Mid term break.  Boss and boy go west to spend the week with their father.   The older one, having declined to be shifted from bed and board, remains with us.   One true thing about Divorce is this;  
the infant parties affected will one day decline to pack up  teddy bear,  clothes and electronica 
and  present themselves to the party of the second part for his or her equal access, (  intensely fought  
for by same.)   The infant will hit puberty,  and,  having a say, will say this  "Hey, I am staying put, I  
am spending my free time with MY FRIENDS and,  if you want me,  you know where I am".   And             
who among us should blame them?   Soon we vote on a constitutional amendment to underpin   
children's rights.   The day indeed may come, my friends when  THE CHILDREN  get the house;  
the equal access,  the  visitation,  the split lives awarded  to the warring parties.

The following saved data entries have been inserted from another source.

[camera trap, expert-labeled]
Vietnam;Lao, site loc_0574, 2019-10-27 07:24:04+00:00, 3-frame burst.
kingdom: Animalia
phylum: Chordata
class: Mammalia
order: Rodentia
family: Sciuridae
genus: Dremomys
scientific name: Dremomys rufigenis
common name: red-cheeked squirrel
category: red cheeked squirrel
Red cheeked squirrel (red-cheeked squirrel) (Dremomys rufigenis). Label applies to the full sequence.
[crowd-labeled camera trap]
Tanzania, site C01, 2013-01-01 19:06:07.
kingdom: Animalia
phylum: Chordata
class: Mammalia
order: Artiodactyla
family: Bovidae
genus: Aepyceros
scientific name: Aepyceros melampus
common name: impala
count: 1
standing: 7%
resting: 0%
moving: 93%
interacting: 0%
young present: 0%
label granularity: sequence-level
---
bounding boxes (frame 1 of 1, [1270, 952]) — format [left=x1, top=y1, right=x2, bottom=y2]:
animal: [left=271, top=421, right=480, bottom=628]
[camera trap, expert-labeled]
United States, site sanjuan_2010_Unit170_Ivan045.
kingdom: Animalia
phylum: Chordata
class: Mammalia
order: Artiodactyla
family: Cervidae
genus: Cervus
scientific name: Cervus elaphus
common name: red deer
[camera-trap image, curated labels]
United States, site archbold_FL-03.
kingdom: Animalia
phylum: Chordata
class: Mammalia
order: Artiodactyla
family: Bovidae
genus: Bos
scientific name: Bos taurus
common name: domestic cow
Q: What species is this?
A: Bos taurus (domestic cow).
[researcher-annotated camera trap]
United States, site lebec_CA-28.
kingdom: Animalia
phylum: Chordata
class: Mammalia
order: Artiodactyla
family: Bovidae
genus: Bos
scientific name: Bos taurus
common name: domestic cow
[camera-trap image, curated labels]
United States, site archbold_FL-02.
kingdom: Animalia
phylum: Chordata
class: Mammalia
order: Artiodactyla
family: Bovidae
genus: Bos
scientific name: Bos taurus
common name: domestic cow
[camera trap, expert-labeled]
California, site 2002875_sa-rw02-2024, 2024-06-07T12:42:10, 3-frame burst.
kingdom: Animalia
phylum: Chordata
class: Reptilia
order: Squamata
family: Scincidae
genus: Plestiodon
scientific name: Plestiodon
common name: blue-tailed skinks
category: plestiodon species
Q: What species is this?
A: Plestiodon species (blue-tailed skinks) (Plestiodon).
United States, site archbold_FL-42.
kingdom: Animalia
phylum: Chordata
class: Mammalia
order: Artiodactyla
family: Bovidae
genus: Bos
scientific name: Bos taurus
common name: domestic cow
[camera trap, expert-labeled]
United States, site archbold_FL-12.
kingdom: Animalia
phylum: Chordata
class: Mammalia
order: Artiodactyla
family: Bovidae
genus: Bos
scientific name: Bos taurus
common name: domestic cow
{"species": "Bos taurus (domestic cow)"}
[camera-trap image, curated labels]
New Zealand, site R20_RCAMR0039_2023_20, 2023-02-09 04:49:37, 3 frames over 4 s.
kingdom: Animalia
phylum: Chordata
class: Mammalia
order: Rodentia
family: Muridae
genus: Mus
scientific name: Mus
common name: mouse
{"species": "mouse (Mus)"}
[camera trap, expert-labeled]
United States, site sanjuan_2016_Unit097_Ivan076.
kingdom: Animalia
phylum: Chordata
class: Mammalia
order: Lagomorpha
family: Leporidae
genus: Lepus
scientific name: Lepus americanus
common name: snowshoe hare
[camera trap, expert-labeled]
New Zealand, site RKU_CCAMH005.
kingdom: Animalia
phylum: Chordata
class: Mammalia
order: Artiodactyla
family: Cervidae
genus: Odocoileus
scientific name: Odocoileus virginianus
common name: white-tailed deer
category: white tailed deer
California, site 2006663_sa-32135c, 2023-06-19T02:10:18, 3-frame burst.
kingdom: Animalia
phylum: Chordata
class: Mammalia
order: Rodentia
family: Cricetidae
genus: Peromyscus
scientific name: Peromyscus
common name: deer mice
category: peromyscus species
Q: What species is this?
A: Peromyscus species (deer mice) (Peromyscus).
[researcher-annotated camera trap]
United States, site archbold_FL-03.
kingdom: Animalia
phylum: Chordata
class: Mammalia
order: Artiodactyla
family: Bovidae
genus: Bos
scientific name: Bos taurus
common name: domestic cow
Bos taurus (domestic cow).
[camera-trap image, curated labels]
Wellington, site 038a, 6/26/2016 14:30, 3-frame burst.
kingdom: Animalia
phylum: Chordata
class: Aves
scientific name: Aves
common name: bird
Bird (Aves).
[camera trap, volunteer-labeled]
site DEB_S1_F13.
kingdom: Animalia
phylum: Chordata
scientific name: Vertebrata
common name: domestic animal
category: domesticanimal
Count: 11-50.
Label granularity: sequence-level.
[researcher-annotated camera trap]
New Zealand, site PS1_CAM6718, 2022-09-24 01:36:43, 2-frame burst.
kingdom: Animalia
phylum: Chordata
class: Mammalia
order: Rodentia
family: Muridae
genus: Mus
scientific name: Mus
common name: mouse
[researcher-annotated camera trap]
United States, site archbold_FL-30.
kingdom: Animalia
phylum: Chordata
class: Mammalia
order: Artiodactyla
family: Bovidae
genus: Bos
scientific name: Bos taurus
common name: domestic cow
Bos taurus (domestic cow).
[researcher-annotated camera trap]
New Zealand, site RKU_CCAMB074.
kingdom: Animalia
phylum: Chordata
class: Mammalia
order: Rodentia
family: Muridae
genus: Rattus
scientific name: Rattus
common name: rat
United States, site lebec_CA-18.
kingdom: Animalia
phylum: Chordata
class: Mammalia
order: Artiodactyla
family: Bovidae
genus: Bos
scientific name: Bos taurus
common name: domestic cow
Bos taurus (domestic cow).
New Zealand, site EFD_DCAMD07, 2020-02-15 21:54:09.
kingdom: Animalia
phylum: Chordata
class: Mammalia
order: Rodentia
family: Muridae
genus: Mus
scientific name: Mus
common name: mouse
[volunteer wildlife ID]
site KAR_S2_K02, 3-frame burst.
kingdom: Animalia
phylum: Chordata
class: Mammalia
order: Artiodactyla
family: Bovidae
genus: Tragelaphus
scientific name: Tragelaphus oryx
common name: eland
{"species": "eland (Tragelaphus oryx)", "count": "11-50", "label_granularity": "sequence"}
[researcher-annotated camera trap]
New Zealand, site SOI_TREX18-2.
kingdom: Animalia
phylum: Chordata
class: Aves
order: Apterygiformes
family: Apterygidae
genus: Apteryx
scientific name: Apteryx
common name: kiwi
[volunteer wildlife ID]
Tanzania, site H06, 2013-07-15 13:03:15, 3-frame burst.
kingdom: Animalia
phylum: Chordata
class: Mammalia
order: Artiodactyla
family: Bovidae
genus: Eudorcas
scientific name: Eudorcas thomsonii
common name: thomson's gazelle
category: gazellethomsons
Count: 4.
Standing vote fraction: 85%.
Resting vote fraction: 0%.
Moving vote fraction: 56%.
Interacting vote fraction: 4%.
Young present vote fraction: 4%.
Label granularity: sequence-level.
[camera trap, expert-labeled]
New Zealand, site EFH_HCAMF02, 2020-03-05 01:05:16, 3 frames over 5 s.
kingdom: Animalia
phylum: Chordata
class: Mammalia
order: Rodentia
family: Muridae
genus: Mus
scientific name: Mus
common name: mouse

I take a week myself and spend it liberally,  like a  drunken sailor,  on shared  meals, movies,   
random trips across the country with my husband.   We go northwards where I witness the beautiful 
autumn transmogrify to bleak and arctic winter, as we drive.   Beautiful too in its way, if you have                                                                                                                                                                  the stomach for it.  The change is so abrupt that the  cold assaults your very bones, before you can 
adjust to it.  "Too soon" I tell my heart"s companion "its just too soon' and  wrap him round me 
like a blanket as we walk  a blackly winding Cavan road.